Alicia Jaime Pérez es maestra de Educación Primaria e Inicial, y fundadora en 1974 del Jardín y Guardería de AEBU. Es licenciada en Ciencias de la Educación (opción Investigación) en la Udelar y ha sido docente en institutos de Formación Docente de Carmelo y Montevideo.

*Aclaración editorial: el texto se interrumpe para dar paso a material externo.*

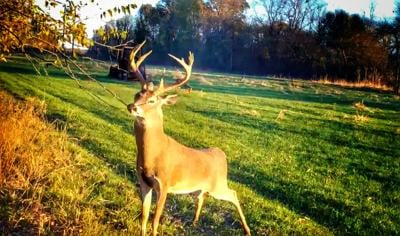 How to shoot a big buck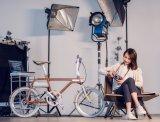 Eバイクのベストセラーのグリーン電力のアルミニウム自転車の高品質の電気バイクの取り外し可能な電池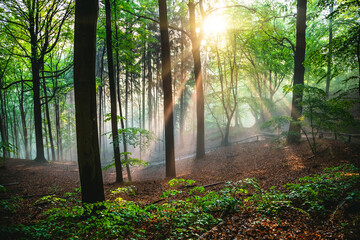 Wall Mural - Dramatic natural forest and sunbeams through fog in the morning.
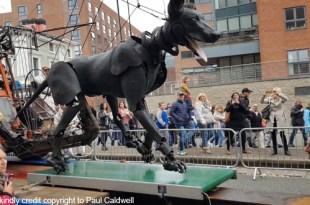 Cobalt Conveyors and Liverpools giants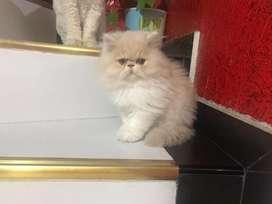 Gato persa color beige
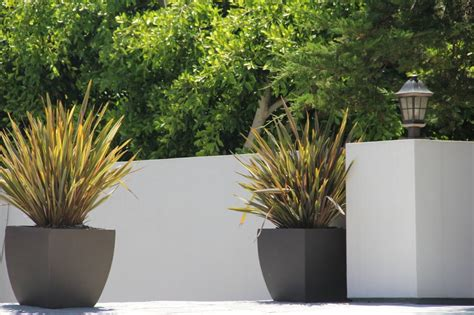 containers for plants garden design landscapes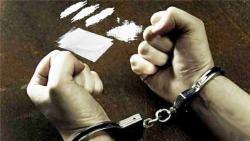 Kadernya Ditangkap Penyalahgunaan Narkoba, Gerindra Riau Bungkam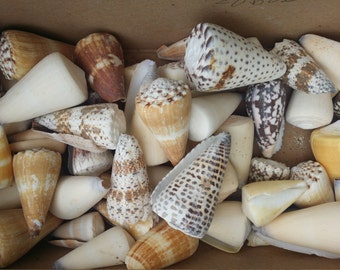 Mixed Cone Shell Geometric Pattern Tan Spiral Top SeaShell, Arts Crafts Home Decor Craft Supplies Natural Ocean Beach Wedding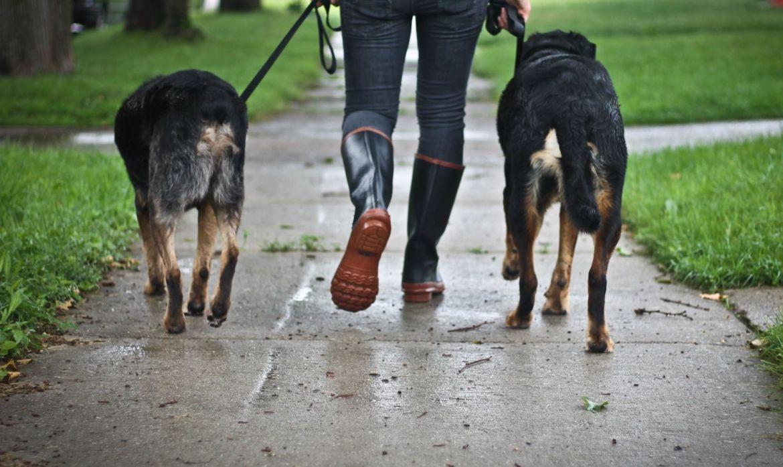 ¡A tan solo un click! Los servicios online para tu perro - pasea-perros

De alguna manera “la idea del libro andaba rondando en mi cabeza desde hace mucho tiempo”, reflexiona, “fue un desafío porque no soy historiadora y al principio no encontraba la forma”. En los últimos años se integró a talleres literarios como el ‘Abriendo Paraguas’ con Ana Lacoste, donde fue coautora del libro A la orilla de mi voz.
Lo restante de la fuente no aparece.